İşin özü biraz da bu. Finler, sisu adını verdikleri bu özü çok iyi taşıyor ve bunu herhangi başka bir şeyle süslemiyorlar. Motosiklet sporlarının erken kayıplarından Jarno Saarinen sürüş pozisyonuyla günümüz motosiklet grand prix yarışçılığının temellerini atarken, Timo Makinen ve diğer ilk Uçan Finler sol ayak freni kullanarak ralli dünyasına yeni bir teknik kazandırırken hep bu özü açığa çıkardılar. Onlar motor sporlarının Forrest Gump'ı gibiler. Biraz çekingen, biraz durgunlar ve birçok tarihi kırılmada rol oynadılar.

5

Kimi Raikkonen, 2018 ABD Grand Prix'sini kazandığında uzun zamandır gördüğümüz en popüler yarış galibi oldu. Kimsenin onun kazanmasına itirazı yoktu. Raikkonen'in zaferine sevinmek için onu tutuyor olmanız şart değildi.

"Kimi, bugün dünyanın dört bir köşesinde birçok F1 taraftarını mutlu ettin, belki senin kadar mutlu olmasalar da…"

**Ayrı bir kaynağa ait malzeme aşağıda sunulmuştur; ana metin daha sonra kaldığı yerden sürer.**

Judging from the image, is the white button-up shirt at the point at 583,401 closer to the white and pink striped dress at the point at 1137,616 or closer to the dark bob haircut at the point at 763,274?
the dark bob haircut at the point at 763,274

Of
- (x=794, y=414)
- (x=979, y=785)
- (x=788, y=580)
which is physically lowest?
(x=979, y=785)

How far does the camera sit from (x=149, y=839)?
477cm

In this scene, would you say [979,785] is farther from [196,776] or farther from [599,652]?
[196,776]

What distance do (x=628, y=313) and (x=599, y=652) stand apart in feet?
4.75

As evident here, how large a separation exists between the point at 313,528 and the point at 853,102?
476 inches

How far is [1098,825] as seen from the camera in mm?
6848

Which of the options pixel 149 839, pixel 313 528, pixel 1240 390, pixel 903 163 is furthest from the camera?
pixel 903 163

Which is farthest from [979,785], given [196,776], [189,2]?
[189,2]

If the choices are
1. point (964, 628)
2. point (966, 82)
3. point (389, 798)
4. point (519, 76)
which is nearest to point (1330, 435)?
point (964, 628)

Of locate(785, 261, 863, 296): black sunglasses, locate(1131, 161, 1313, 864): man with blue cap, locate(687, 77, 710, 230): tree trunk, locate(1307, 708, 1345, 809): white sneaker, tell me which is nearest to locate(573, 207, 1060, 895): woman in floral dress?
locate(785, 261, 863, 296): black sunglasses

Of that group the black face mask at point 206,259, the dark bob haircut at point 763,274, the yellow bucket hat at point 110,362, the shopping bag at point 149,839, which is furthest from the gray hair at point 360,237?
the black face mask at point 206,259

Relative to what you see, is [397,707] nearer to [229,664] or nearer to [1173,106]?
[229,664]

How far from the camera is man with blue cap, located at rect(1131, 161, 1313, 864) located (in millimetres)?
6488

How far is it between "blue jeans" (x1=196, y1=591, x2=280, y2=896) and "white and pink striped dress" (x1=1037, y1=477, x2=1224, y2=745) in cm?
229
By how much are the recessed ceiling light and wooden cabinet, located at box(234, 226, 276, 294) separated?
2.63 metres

"Kim bilir, belki onlar daha mutludur."

Kimi, daha sonra beş yılın ardından gelen ilk zaferinin, yarışı ikinci bitirmekten daha çok mutluluk verdiğini söyledi. Net bir cümle. Sonra podyuma çıktı, artık sık duymasak da herkesin eşlik ettiği Finlandiya Milli Marşı'nı Austin'den dünyaya dinletti. Herkes için muhteşem, Kimi içinse aleladeden biraz daha iyi bir gündü. Aşırı tepkilerin, reaksiyon videolarının, kısa fitilli başkanların ve tepki almak üzerine kurulu yeni dünyanın odağında o gün tüm bunları umursamayan bir adam vardı.

Tıpkı Kimi Raikkonen'i efsaneleştiren özellikleri gibi Finlandiyalılara uzaktan baktığımızda da tepkisiz, duygusuz ve bazen biraz da mutsuz görüyoruz onları. Duygularını insanların gözüne sokmadıkları için sessizliklerini genelde mutsuzlukla bağdaştırıyoruz.

Kim bilir, belki onlar daha mutludur.